С высокой пологой возвышенности открылся довольно приятный пейзаж. Перед нами без конца, от горизонта до горизонта, ширилась по нивелиру сделанная равнина. Она не поражала разнообразием; может быть, в этой самой простоте и было что-то красивое. Равнина плотненько была засеяна хлебом; золотые, золотисто-зеленые, золотисто-желтые, ходили кругом широкие волны, изредка подчеркнутые ярко-зелеными пятнами проса или полем рябенькой гречихи. А на этом золотом фоне с непостижимой правильностью были расставлены группы белоснежных хат, окруженные приземистыми бесформенными садиками. У каждой группы одно-два дерева: вербы, осины, очень редко тополи и баштан с грязно-коричневым куренем. Все это было выдержано в точном стиле; самый придирчивый художник не мог бы здесь обнаружить ни одного ложного мазка.
Картина понравилась и Калине Ивановичу:
— Вот видите, как хозяева живуть? Тут тебе живуть аккуратные люди.

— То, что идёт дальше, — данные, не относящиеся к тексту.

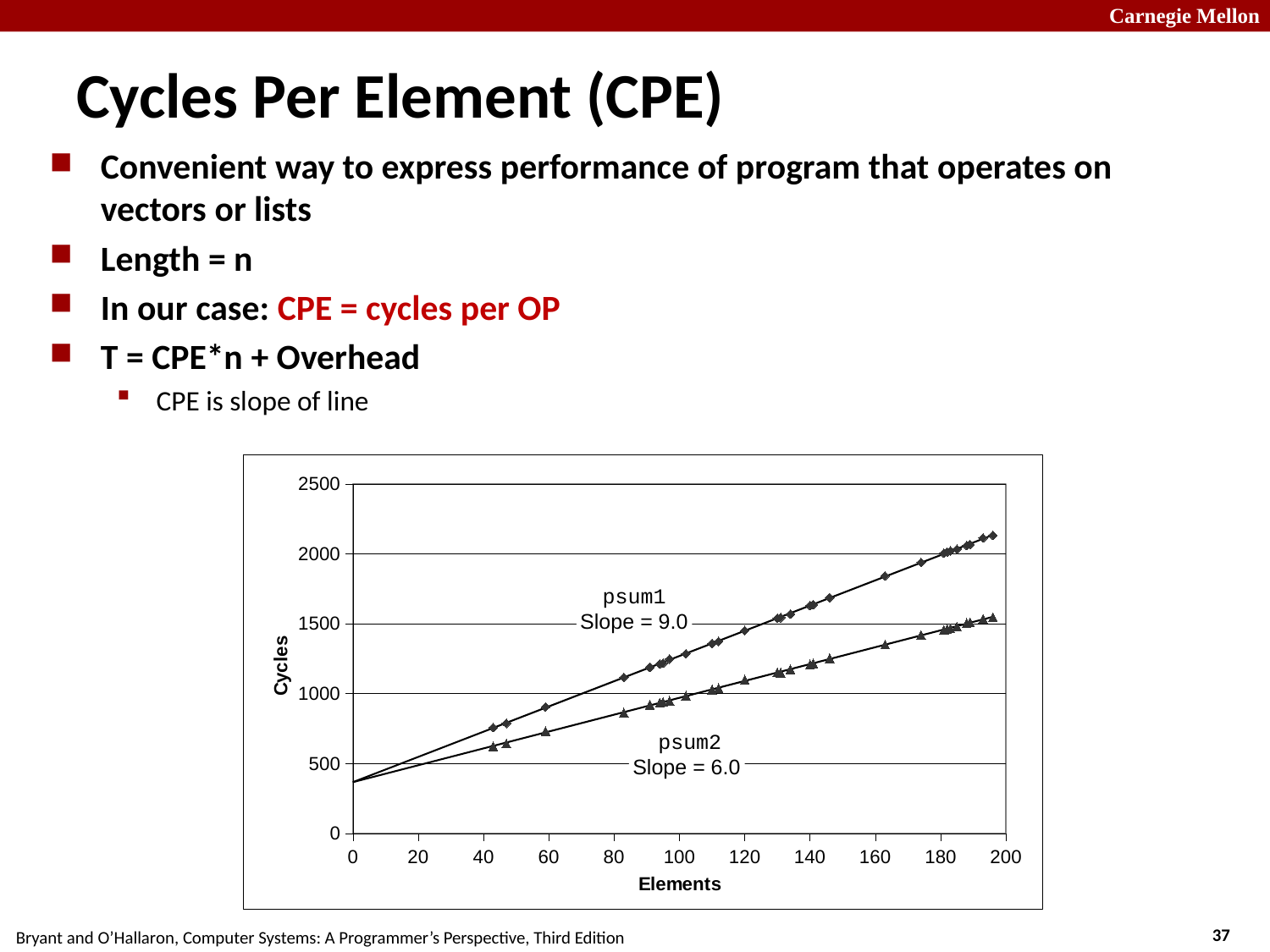
What is the slope shown for the psum1 series? 9.0 Do the Cycles values rise or fall as the number of Elements increases? rise Which series reaches the higher number of cycles at the right end of the chart? psum1 Is the psum2 value at about 195 elements greater or less than 2000 cycles? less How many data series are plotted on the chart? 2 Is the psum1 value at about 100 elements greater or less than 1000 cycles? greater What is the label of the x axis? Elements Is the psum1 value at about 195 elements greater or less than 2000 cycles? greater What kind of chart is shown on the slide? line chart What is the slope shown for the psum2 series? 6.0 What is the label of the y axis? Cycles Which series has the larger slope, psum1 or psum2? psum1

— Да, — неохотно согласился Шере.
— Тут враги советской власти живут, бандиты, — сказал Антон, оглядываясь с козел. — Да на что ему твоя советская власть? — даже рассердился немного Калина Иванович. — Что ему может дать твоя советская власть, када у него все есть: хлеб свой, и мясо, и рядно, и овчина, самогон тоже сам делает, паразит, веник ему если нужен, так смотри, нехворощи сколько растеть и какая хорошая нехвороща.
— И лебеда своя, — сказал Шере.
— Лобеда не мешаеть, што ж с того, што лобеда, а этот хозяин все государство держить, а если б еще государство с ним обходилось, как следовает…
— Хозяйство это никудышное, нищенское, — задумчиво произнес Шере, — ни пропашных, ни травы, ни добрых сортов. А в хатах тоже ничего нет у этих ваших «хозяев»: деревянный стол, две лавки, кожух в скрыне, пара сапог — «богатство». И это все благодаря скупости да жадности. Сами ж говорите: не доспит, не доест. Разве он живет по-человечески, этот дикарь? А хаты? Это ж не человеческое жилище. Стены из грязи, пол из глины, на крышу солома… Вигвам.
— Не красна изба углами, а красна пирогами, хе-хе-хе, — хитро подмигнул Калина Иванович.